The vibrations came first, like the feel of a subway train running beneath their feet. Next came the sound, that deep, awful blast that filled each heart with fear. The classroom went deathly still for one solitary moment, and then there was a sudden rush to the window.

There were gasps and murmurs, a whispered argument about bad drugs. Jane, moving slowly, was the last to the window, already half-sure and dreading what she'd see.

She'd never seen one before, only a few captured frames from the battle of the Citadel. But the moment she saw their silhouettes against the skyline, a poisonous fear coiled deep in her belly. "Reapers," she whispered, and her fingers tightened into fists.

Jane had three young teachers, nineteen terrified students, and no outside communications.

As her students would say, a clusterfuck.

She might opt for the more elegant 'pandemonium' or perhaps simply 'chaos', but the result was the same. She had over twenty people in her charge in the middle of a reaper invasion.

At her order they barricaded the doors and set up camp in the cafeteria to wait for aid, but Jane didn't hold much hope that the Alliance would come to the rescue of a single inner-city school. The other teachers were not of much help to her—one had already fallen victim to hysterics, only calmed by the ministrations of a student nearly ten years her junior. Every fall they would send over these young, bright-eyed teachers, but none of them understood what awaited them here. No one taught at this school long, no one but the eternally stubborn Jane Shepard.

The students were far more useful in a crisis than their teachers, though Jane wished it wasn't so. The children she taught had seen more hardship before they reached high school than many saw in a lifetime. It was part of the reason she was here, and why she fought so hard for them. And she would fight for them still, to keep them from having to go out there and do it on their own.

She was their last line of defense, and she would endure.

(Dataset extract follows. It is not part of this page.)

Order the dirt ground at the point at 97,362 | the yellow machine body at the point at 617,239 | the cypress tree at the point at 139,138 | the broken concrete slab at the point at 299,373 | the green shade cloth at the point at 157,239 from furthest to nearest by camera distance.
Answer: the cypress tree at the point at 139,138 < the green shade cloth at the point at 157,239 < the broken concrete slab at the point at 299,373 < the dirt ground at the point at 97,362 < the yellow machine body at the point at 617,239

John Shepard left Earth knowing that his sister was down there among the dying.

He'd lived on the streets, survived the Skyllian Blitz, flown into the galactic core, died in space, committed genocide—and somehow this was still the hardest thing he'd ever done. He gave the order with a heavy heart, ignoring the strange looks Vega and Alenko sent his way.

I'll come back for you, he whispered to the receding image of Earth. I won't abandon you, Jane.

Five days.

Jane Shepard had spent five days holed up in a high school cafeteria with a group of rowdy, terrified students. Twice she'd ventured out for food and news, armed with a chef's knife and a small handgun thoughtfully provided by one of her students.

If they got out of this alive, she was going to have a long talk with her students about the definition of a 'no tolerance' policy.

But getting out alive seemed less and less likely as the days passed. The neighborhood was burning, and no one came for them.

Bombed-out homes and flaming ruins lined the streets, and anytime she saw people, reaper creatures wouldn't be far behind. Her first sighting of a husk was two blocks from the school, dragging away a grown man screaming. There were others she had no name for—the burning men, the gaping maws with a hundred heads, the tall and bulbous eating the dead from the streets.

Sneaking through the shadows, Jane found her own home mostly intact, and dug out a few prized possessions and a military radio her brother had given her. She couldn't remember whether it was legal for her to even own such a thing, but that seemed to matter little in the face of imminent destruction. All that mattered was getting her kids out of there.

Days continued to pass with no change but for the rising panic of the people around her. Three times a day she would put out a distress call on the Alliance channels. Three times a day she received no response.

On the night of the ninth day, a voice came on the radio that she thought she might never hear again.

"Janie? Jane, please tell me you've still got the radio."

She clamored for it, hanging onto the device like a lifeline. "John?"

"Jane! It's me. Are you alright?"

For the first time since they were children, Jane Shepard broke down in tears.